Он еще сильнее наклонился над столом, уже не заботясь о потере равновесия, и вперил в меня взгляд:

— Это вы не понимаете, Гейл! Мальчику необходимо… Он жаждет общения с кем-то, чьи интересы идут дальше кухни и учебников. И даже дальше конюшни.

Багровая пелена бешенства застлала мне глаза. Я не могла не понимать, что в какой-то степени он прав, и это лишь усиливало мою злость.

Я крикнула — быть может, никто еще так не кричал в этих стенах:

— Когда мне понадобится ваш совет, милорд, я попрошу его, с вашего позволения! А пока позвольте мне самой знать, что лучше для моего сына!

Сэйвил ответил на удивление спокойным, даже любезным тоном. Но что это был за ответ!

— Вы ищете в обществе ребенка то, что утратили после кончины мужа. Для мальчика в этом мало хорошего.

О, это уж слишком! Так оскорбить…

— Как вы смеете? — прошипела я.

Почти не осознавая, что делаю, я шагнула к нему и занесла руку…

Граф поймал ее в воздухе.

— Не стоит, — сказал он мягко.

Потом, не отпуская моей руки, он обогнул стол и оказался прямо передо мной. Прежде чем я смогла понять, что происходит, его рука оказалась на моей талии, а губы прижались к моим.

Меня обдало жаром, словно по жилам пробежал огонь, полыхающий сейчас в камине. Я понимала, что должна оттолкнуть его, и уже подняла свободную руку, чтобы сделать это, но пальцы замерли на мягком воротнике его куртки. В следующее мгновение моя рука обвила его шею, и я прижалась к нему всем телом.

Наш поцелуй отнюдь не был целомудренным. Мои губы раскрылись, наши языки соприкоснулись, я почувствовала сладковатый вкус портвейна.
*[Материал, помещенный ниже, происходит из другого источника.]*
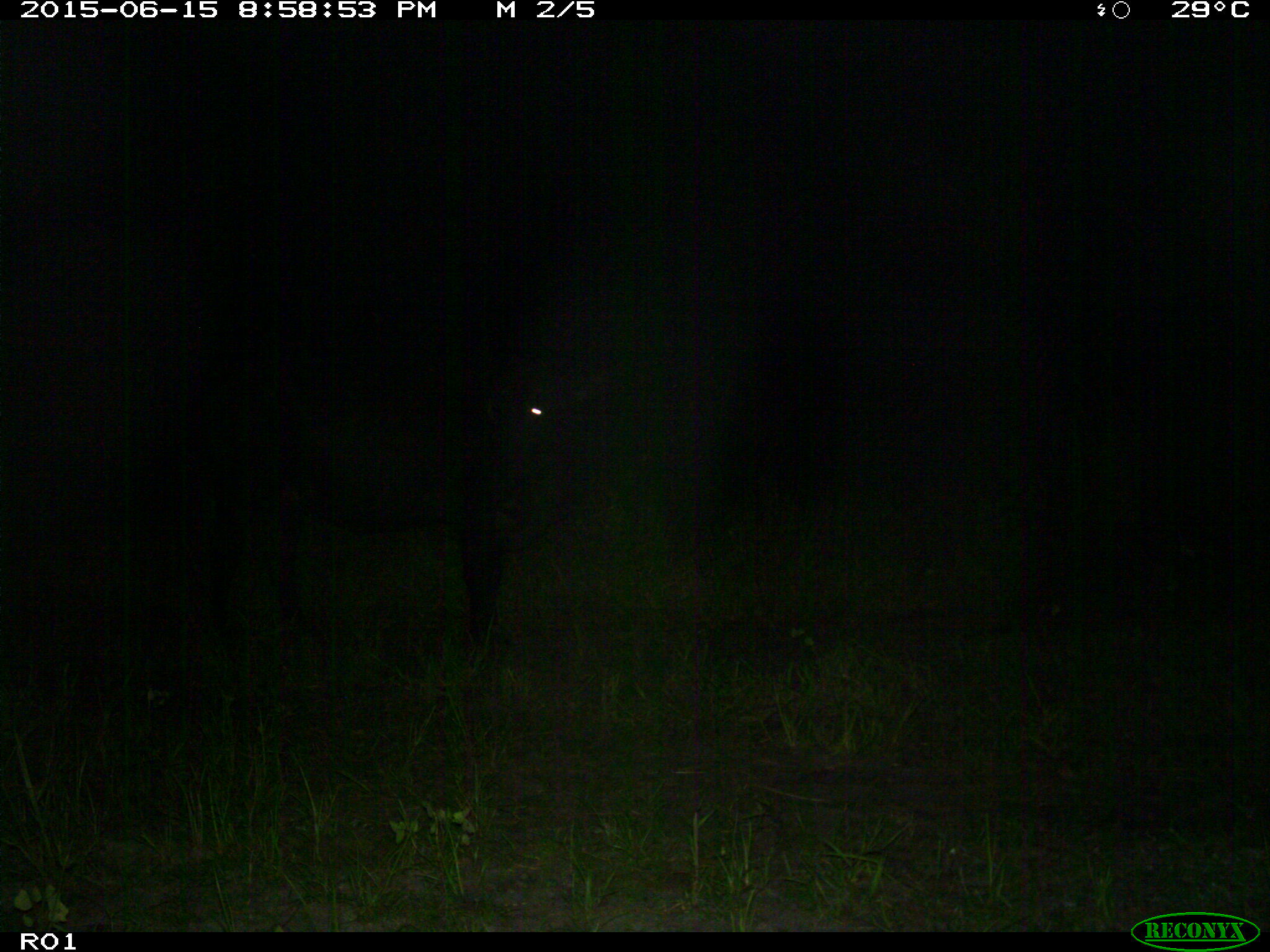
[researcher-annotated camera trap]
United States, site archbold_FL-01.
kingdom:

Мне поневоле пришлось приподняться, и для удобства я сомкнула обе руки на его затылке.

Сэйвил крепко обнимал меня за талию обеими руками. Потом одну из них положил мне на голову, другую на грудь. Острое чувство наслаждения, которое я испытала, сменилось такой же силы испугом.

Упершись руками ему в грудь, я попыталась оттолкнуть графа. Он не сразу понял, что я делаю, но отпустил меня, и я отскочила со скоростью камня, выпущенного из пращи.
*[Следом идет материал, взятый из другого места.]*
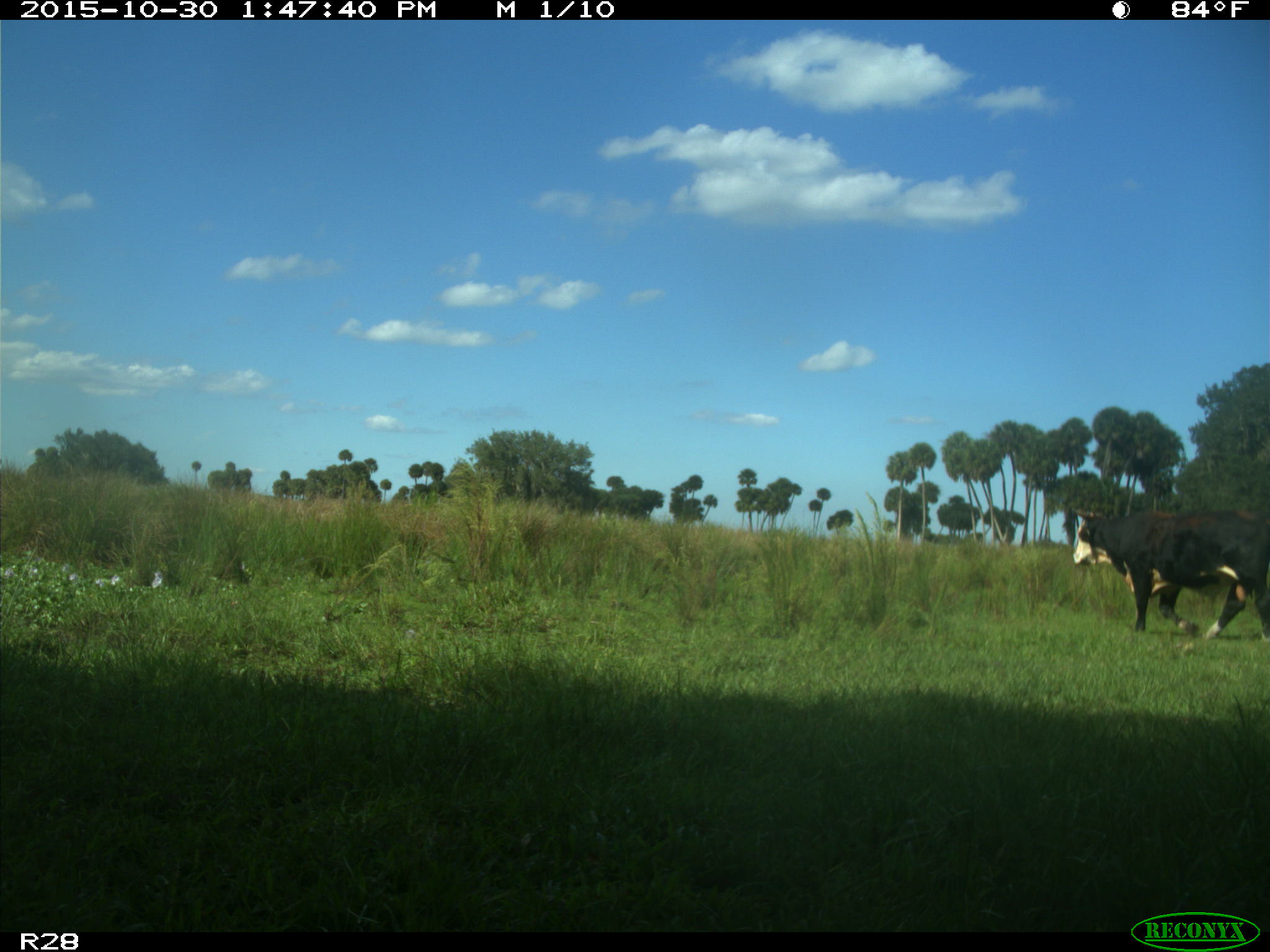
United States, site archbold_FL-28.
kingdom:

— О Господи! — пробормотала я, глядя на него с ужасом. — Господи!

— Гейл! — Голос его дрогнул. — Не смотрите на меня так, дорогая. Пожалуйста, не смотрите так.
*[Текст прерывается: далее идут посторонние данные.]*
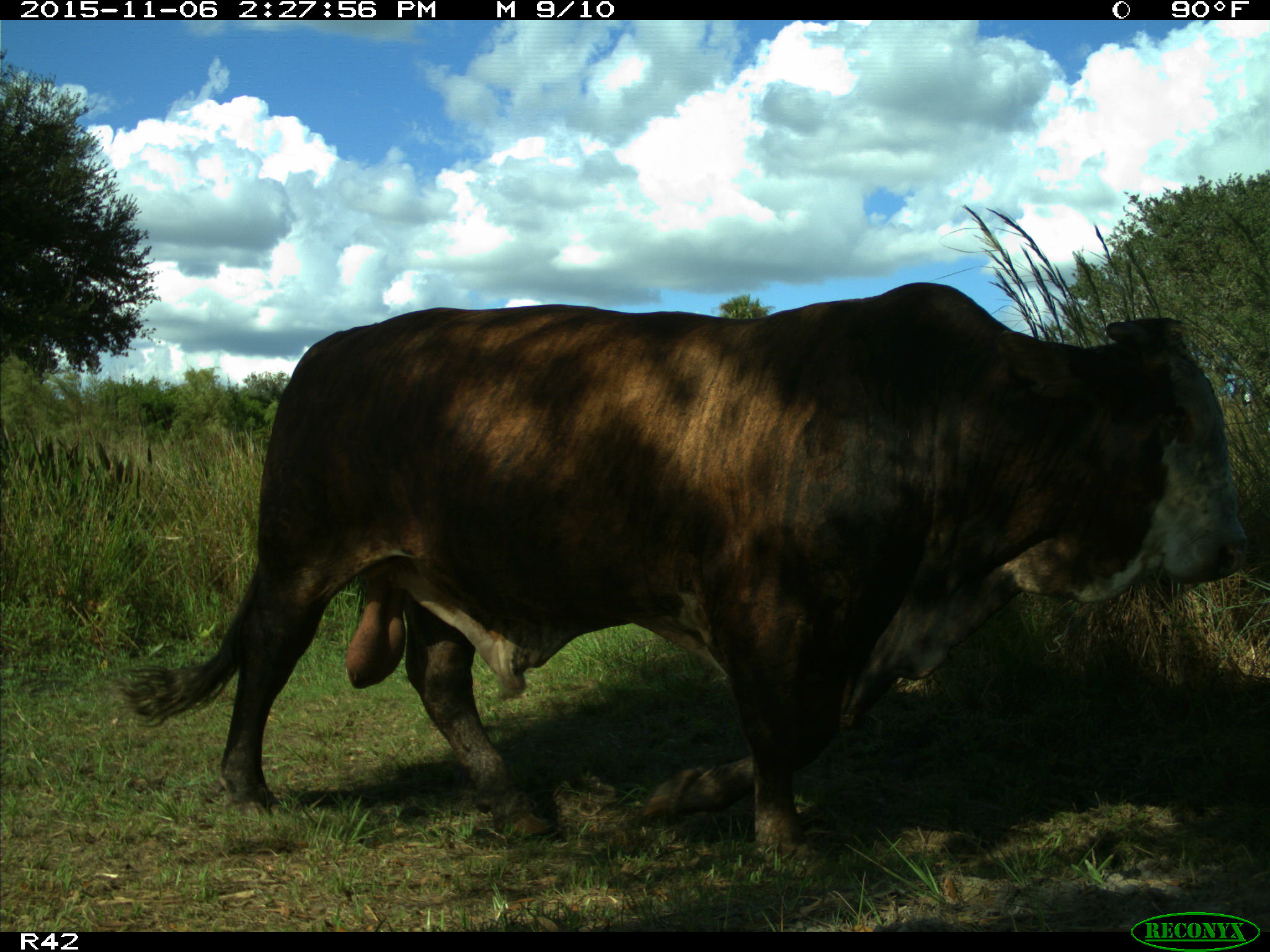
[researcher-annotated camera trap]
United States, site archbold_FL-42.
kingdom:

— Как я смотрю? — удалось выговорить мне.

— Испуганно. Поверьте, Гейл, я вовсе не стремился заставить вас оплатить нашу сделку таким образом. Клянусь вам, Гейл. Я просто потерял над собой контроль.

О чем он толкует? Я бы никогда и не подумала, что он способен на такую низость. Меня страшил не он, не граф Сэйвил. Я боялась себя самой. И чем дальше, тем сильнее.

Такого со мной еще не случалось. Мне было хорошо с Томми, приятно, однако я никогда не жаждала его, не пылала к нему страстью. Он первый призывал меня на ложе любви; бывал, извините за не совсем удачную фразу, инициатором любовных игр.

Я торопливо сказала, не глядя на Сэйвила:

— Мне лучше уйти, милорд. Прямо сейчас.

Лучше бы я не поднимала на него глаз, не видела жадного, страстного взора, каким он смотрел на мои губы.

— Да, — произнес он хрипло. — Вам лучше уйти.

— Доброй ночи.

И я стремительно вышла из комнаты.


Кровать была на редкость удобной, но я мало спала в эту ночь: слишком сильно были возбуждены и душа, и тело. И не только вожделение было тому причиной. Я много думала о Никки. Слова Сэйвила всерьез обеспокоили меня.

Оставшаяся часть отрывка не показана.